Bonnie: *is in ventilation system*
Nightguard: *quickly outs on Freddy head as Bonnie comes out*
Bonnie: *wave* Hey Freddy!
Nightguard: Oh, h-hey Bonnie!
Bonnie: Have you seen the nightguard? He's not wearing his costume again....
Nightguard: Oh, well you know him!!
Bonnie: Yeah, but we'll find him!

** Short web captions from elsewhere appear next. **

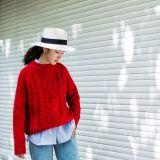 Le signore di modo lavorano a mano il formato medio del vestito dai lavori o indumenti a maglia del cardigan del maglione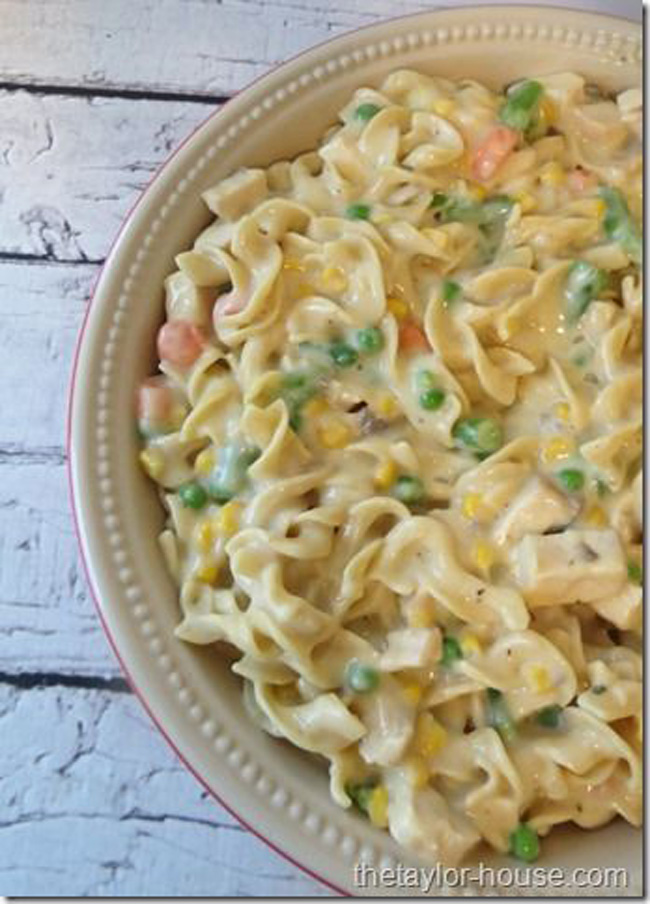 chicken-noodle-casserole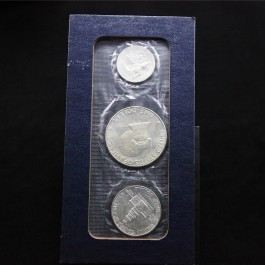 United States 1776-1976 In God We Trust  Silver 3 coin set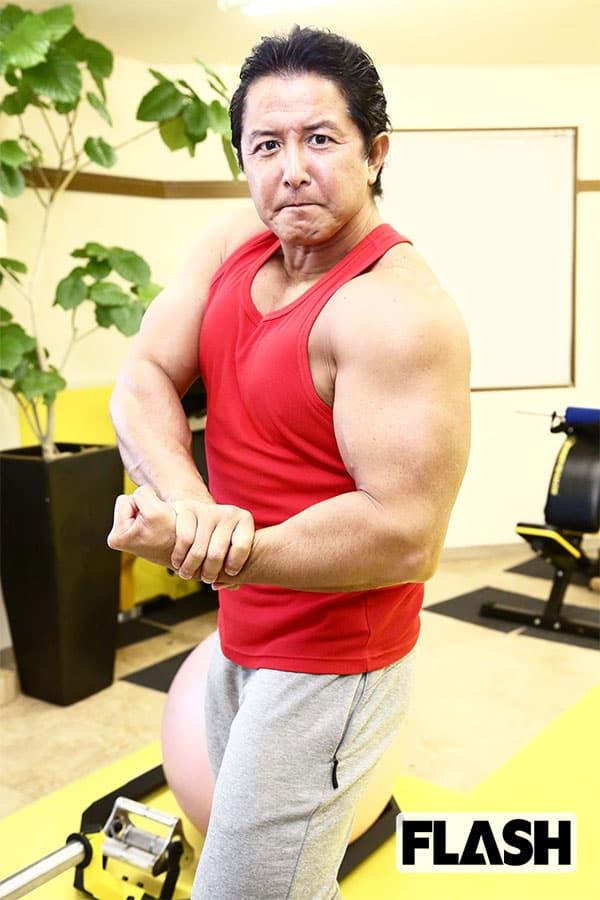 坂本一生の「わが筋トレ人生」筋肉がつきすぎて背中が掻けず…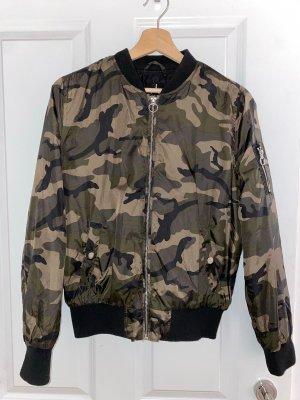 Camouflage Bomberjacke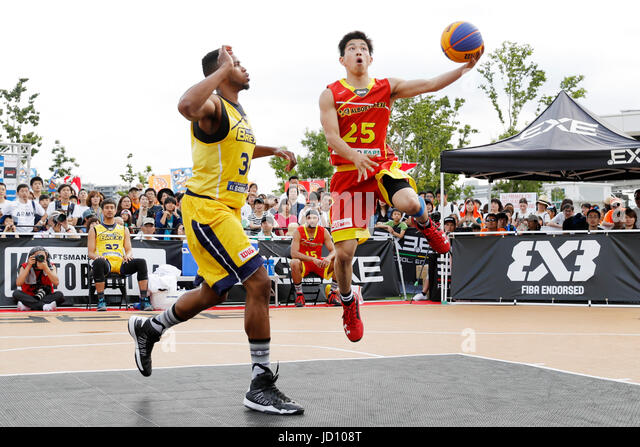 Tokyo, Japan. 17th June, 2017. (L-R) Kyle Richardson (BREX.EXE), Konosuke Tanaka (ALBORADA) Basketball : 33 PREMIER.EXE - Stock Image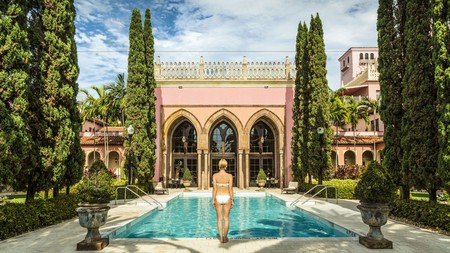 Stay in Boca Raton for a luxe vacation of beach-hopping, golfing and boutique shopping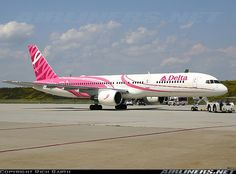 Delta B757-232 in its Breast Cancer awareness colors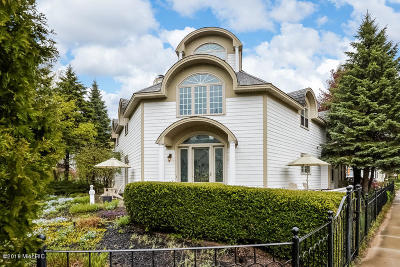 Van Buren County Single Family Home For Sale: 404 N Shore Drive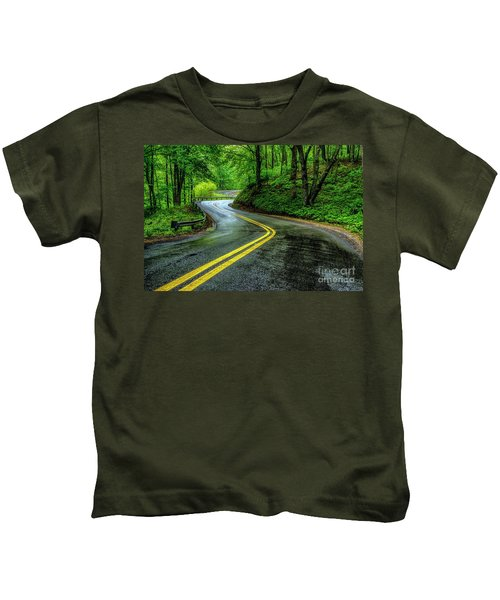 Country Road In Spring Rain Kids T-Shirt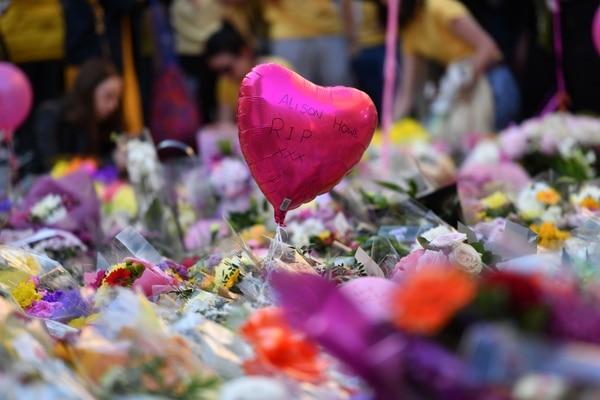 Flores y globos en honor a las 22 víctimas mortales del atentado en Mánchester.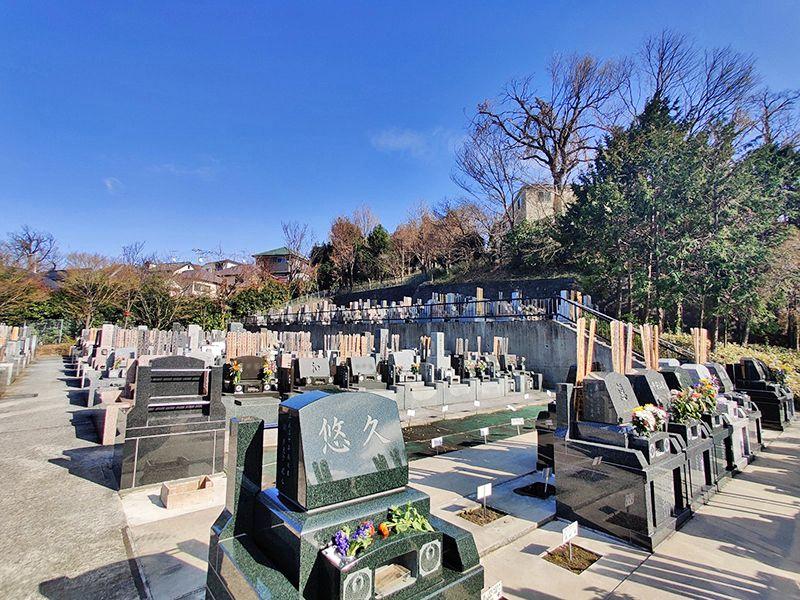 建功寺菊名墓地 住宅街にありながらも日当たりが良い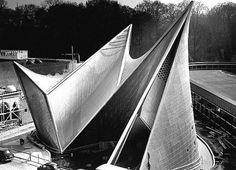 """El """"poema electrónico"""" de Xenakis y Le Corbusier El Pabellón Philips fue una construcción efímera diseñada por los arquitectos Le Corbusier e Iannis Xenakis con motivo de la exposición universal de Bruselas de 1958. El edificio alcanzó notoriedad por la radicalidad de su planteamiento y por la intensa fusión artística entre arquitectura, imagen y sonido. #música #arquitectura #frases #inardi"""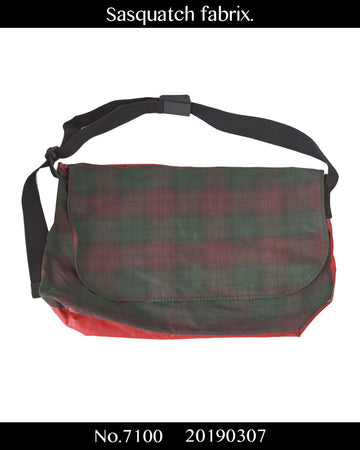 Sasquatchfabrix. / Tartan Check Messenger Bag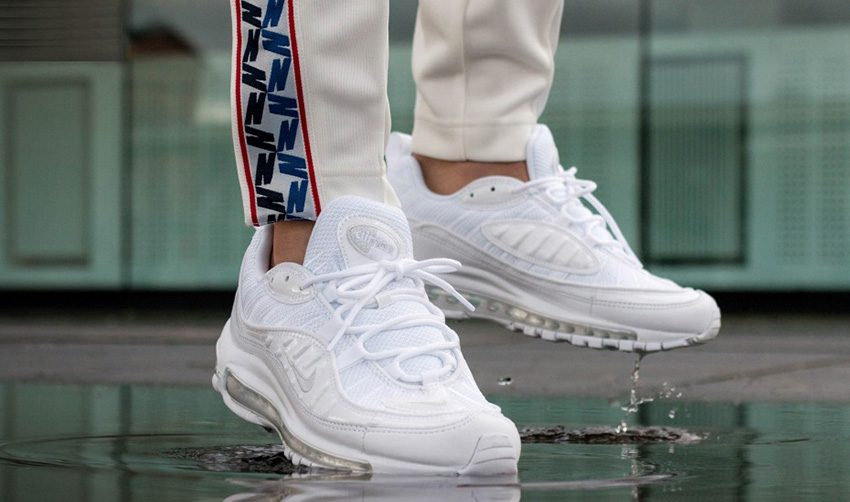 Nike Air Max 98 Triple White On Foot Look Fastsole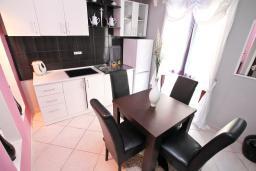 Боко-Которская бухта, Черногория, Пераст : Люкс апартамент для 2-4 человек, с отдельной спальней, 100 метров до пляжа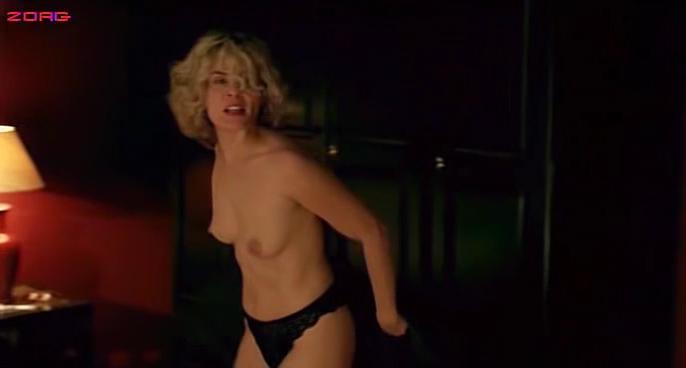 Emmanuelle Seigner nude - Os Imortais (3003)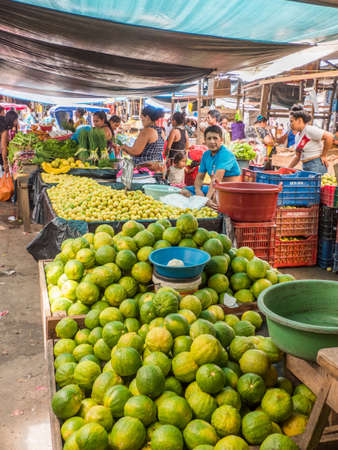 Iquitos, Peru - December 10, 2019: Big tasty oranges and other fruit at Belen (Belén market) bazaar, Iquitos city on the banks of the Amazon, gate to the rainforest, Amazonia, Loreto, Peru, South America 新闻类图片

It's just...difficult with that spare Freddy head he's been wearing.
Nightguard: well, as you can see, his nowhere around here, so why don't you go look elsewhere?
Foxy: *runs to the back room* NIGHTGUARD!!! I'M GONNA KICK YOUR ASS!!
Nightguard: *pulls back as Foxy attempts to jumpscare* OH GOD!!!
Foxy: *jumps onto the desk as the nightguard shines the flashlight into his eye* Arrgh, fucking, yarr.
Bonnie: Wait, you saw the nightguard?
Foxy: *points to the nightguard* That's the nightguard right there!!
Nightguard: *waves still in Freddy head*
Bonnie: No, that's just Freddy.
Foxy: No, he's just doing that thing with the spare Freddy head again, messing with your facial scanners.
Nightguard: *clicks the flashlight on Foxy again*
Foxy: Arrgh dammit, if he's Freddy, why does he keep flashing the wretched flashlight in my face?!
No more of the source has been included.